My character hadn't talked to this other character in like 15 years.
And that was the note, and she left.
And I might have mumbled.
That does nothing for me.
Because what is I?
You know what I mean?
Like, I know that if I'm having dinner with my wife,
and someone says,
oh, the reason they're acting like that
because they've been married for 34 years, people would be like, oh, that makes sense.
But if someone went over to the waiter and said, they just met two days ago, the waiter would say, oh, that makes sense, right?
So there lies my, that's the end of my spiel.
Can I ask you a question then?
What is the opposite of that?
What is something a director can say to you that is the most helpful?
That is the opposite of these characters haven't seen each other for 15 years.
Well, the smart-ass answer, which is somewhat true, is faster, slower, happier.
I mean, those are very useful.
pick up the pace, pick up the cues.
Those are like, oh, gotcha.
Those are, you know, it's just very,
the other thing that really doesn't happen that much,
but it's sort of, I feel sometimes the job of the actor
to translate a note to is like actable actions.
Like if the director comes up and says,
this passage right here, you're flirting,
that's like flirt there.
I know how to flirt.
So it doesn't matter what the words are.
If the director's like, on this thing, you're confiding,
then I'm like, I got it, right?
Like roll it and I'll lean in and confide someone.
Those are very active.
Those are so useful.
You know, you're doing something.
You know.
But those aren't usually what comes up on set.
Does Kirsch know how to flirt?
That's just a.
An important question I have, right? I think so. I think so. I sort of chose that.
Yeah. When I took the job, I thought like I do, I try to, like, don't get seduced by the fact that he's not human.
Their job is to show up and people lean in because they want to see behavior, right? They want to see, I mean, that's the theory, right?
People want to see behavior. They want to see spontaneity and they want to see drama. And that's
where drama is. So you have to like, so all I could do is bring, I was like, you know, we dressed
it up. I realize I'm doing something, right? I'm doing, you know, I do know, I'm aware that I'm doing
something. And I spent, I worked really hard to try to come up with something at hello, an economical,
superficial way to say he doesn't seem normal.

### [Records supplied]
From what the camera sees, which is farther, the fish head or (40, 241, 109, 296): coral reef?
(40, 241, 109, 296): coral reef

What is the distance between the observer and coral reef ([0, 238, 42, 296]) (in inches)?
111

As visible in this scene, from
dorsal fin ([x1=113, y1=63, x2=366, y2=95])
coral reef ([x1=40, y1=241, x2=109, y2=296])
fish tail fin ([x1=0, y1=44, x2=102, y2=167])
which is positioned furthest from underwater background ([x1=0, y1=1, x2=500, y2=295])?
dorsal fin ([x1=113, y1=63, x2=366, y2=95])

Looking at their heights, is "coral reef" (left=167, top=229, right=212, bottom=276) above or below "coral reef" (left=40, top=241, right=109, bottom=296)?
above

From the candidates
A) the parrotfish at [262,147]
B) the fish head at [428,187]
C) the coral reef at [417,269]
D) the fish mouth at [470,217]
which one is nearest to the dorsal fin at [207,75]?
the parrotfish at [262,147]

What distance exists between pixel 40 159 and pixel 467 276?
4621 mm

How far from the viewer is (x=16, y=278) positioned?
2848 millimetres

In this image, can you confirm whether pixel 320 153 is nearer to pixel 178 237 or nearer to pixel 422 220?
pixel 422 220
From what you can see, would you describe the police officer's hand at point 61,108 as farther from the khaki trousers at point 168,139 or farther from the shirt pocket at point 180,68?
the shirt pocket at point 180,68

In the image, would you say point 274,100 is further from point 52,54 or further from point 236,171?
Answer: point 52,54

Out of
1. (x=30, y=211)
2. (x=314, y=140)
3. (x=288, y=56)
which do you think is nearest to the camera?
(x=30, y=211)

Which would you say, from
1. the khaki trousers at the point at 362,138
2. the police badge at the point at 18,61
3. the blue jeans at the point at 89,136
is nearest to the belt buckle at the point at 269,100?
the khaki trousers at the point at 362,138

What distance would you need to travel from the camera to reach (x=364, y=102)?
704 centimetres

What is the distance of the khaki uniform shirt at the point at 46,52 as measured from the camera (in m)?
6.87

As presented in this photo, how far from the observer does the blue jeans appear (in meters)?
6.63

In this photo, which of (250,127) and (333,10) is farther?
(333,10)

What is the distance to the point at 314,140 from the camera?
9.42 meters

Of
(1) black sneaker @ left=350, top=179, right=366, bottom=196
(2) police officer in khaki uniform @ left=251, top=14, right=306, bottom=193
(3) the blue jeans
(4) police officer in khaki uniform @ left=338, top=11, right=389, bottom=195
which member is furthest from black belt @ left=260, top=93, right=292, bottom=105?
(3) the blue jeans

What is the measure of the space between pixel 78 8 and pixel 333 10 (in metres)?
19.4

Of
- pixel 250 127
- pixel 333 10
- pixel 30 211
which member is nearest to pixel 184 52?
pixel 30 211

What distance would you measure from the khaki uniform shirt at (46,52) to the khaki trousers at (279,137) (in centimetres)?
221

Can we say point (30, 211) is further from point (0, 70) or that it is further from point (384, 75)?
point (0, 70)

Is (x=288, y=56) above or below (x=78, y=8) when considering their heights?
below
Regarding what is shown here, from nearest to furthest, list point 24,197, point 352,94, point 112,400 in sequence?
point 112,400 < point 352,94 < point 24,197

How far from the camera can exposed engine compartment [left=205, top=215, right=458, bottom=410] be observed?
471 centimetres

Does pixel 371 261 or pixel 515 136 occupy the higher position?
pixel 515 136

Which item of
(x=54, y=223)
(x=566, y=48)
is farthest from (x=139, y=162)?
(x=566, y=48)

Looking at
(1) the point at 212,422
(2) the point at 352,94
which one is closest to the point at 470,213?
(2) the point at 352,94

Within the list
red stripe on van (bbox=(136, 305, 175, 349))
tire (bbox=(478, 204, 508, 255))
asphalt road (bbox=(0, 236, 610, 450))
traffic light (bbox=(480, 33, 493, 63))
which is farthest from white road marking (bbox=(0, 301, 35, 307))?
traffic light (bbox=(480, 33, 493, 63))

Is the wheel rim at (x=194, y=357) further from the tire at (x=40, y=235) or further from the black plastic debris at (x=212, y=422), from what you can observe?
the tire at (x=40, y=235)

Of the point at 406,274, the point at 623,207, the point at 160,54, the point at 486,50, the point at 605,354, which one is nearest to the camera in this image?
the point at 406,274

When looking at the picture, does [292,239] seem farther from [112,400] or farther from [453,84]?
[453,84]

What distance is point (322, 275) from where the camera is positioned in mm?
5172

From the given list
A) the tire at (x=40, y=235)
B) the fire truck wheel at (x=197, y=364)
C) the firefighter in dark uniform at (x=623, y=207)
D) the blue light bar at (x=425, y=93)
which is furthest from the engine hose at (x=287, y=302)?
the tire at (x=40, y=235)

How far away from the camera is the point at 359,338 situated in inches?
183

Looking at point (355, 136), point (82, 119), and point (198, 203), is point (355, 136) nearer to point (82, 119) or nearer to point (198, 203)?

### [Problem 1]
Answer from the transcript about directors' notes:
(a) For how many years had the speaker's character not talked to the other character?
(b) In the dinner example, how many years had the couple been married?
(c) Which three words make up the "smart-ass answer" about helpful direction?
### [Problem 2]
Please continue the transcript about directors' notes, picking up right after its last sentence.
The listing isn't needed here.

### [Exercise result 1]
(a) About 15 years.
(b) 34 years.
(c) Faster, slower, happier.

### [Exercise result 2]
And then you work on that really hard
so that hopefully when people watch it, they say
he just seems like he's, you know,
that it doesn't seem like you're doing anything.
So there's that part.
And then the other part is just to bring yourself,
bring your, so be available to within the scene
that you're just present and available
to having a spontaneous response to what the others are doing.
And that's, you know, so bring yourself to the job.
Otherwise, he doesn't need me.
You just hire anybody.
Well, so on that front, bringing yourself to the job,
wasn't sure if we'd have the courage to ask this,
but you told us you're familiar with our coverage.
And so you've probably heard us,
in a way that is deeply embarrassing
for all three participants of this conversation right now,
heard us talk about Kirsch,
He's got the signature hip waggle when he walks.
How much of that was your decision?
You're like, why would Kirsch not walk like he's got a revolver on the hip?
I'm putting some sass into this sin.
Yeah, yeah, exactly.
I wasn't, by the way, have listened, enjoyed, didn't hear that.
Okay, well, now you know.
Now you know.
That's a surprise to me.
Yeah.
And quite frankly, I didn't know that's what I was doing.
but I'm going to take your word for it.
I don't know.
I mean, I just kept, I don't know.
I showed up on set.
We didn't rehearse.
Noah said this is, he said it was, you know, I got something for you.
We talked about the hair, and he said, he said, great, I showed up with the hair.
He said, you should do the eyebrows as well.
I was like, okay, he's basically telling me, you know, what my acting teacher told me.
right, commit.
Got a commit.
And then we just showed up on set and started shooting.
And I did what, you know,
we had no conversations prior to me showing up on the,
we had conversations about the material.
We had conversations about the tone, right?
And we had, otherwise it was just sort of a gut instinct
of what I think he's asking me.
to show up and bring.
And I just start doing more or less what you see there.
Now, keep in mind, take to take,
I'm sure there's versions where there was completely different tones
and responses or humor take to take.
And he chose the one he wants.
The wiggle in the hips, I don't remission.
He's walking with attitude.
You know, he's walking with attitude.
With sass.
He's sassy.
Yeah, sassy.
Sassy, Kersh.
For sure.
Yeah.
Look, let me tell you something.
I'm in show business.
There you go.
And I'm pretty sure with most of these gigs,
you don't want to lose, you know,
the people want some entertainment.
That's all I know.
And as long as I'm not trying to force a square peg
through a round hole, you know,
I'm guilty of, I'm not unawares,
but I didn't know I was doing that.
much wiggling.
Well, you're sharing a number of scenes with a man who's walking around barefoot and putting
his feet up on tables and stuff, you know?
You got to do, you got to do.
You got to compete.
Right.
Right.
You got to.
Can we, can we ask you about, about Kersh and the shoeless wonder boy cavalier?
Let's hear it.
Does he hate him?
Would he really enjoy throwing him to the monsters?
Is he programmed to protect him?
What's his, what's that energy?
Okay.
So at the risk of repeating myself, I don't know.
Yeah, yeah.
I mean, I don't, here's, but in sincerity, here's what I do know.
I do know that we were playing, the sandbox we were playing in,
the assumption we were, we brought to the table was that he would do no harm to his,
the person who created him.
Okay.
And so, but once you understand that that is the problem, there's two, there's a two, it's past districts to put that.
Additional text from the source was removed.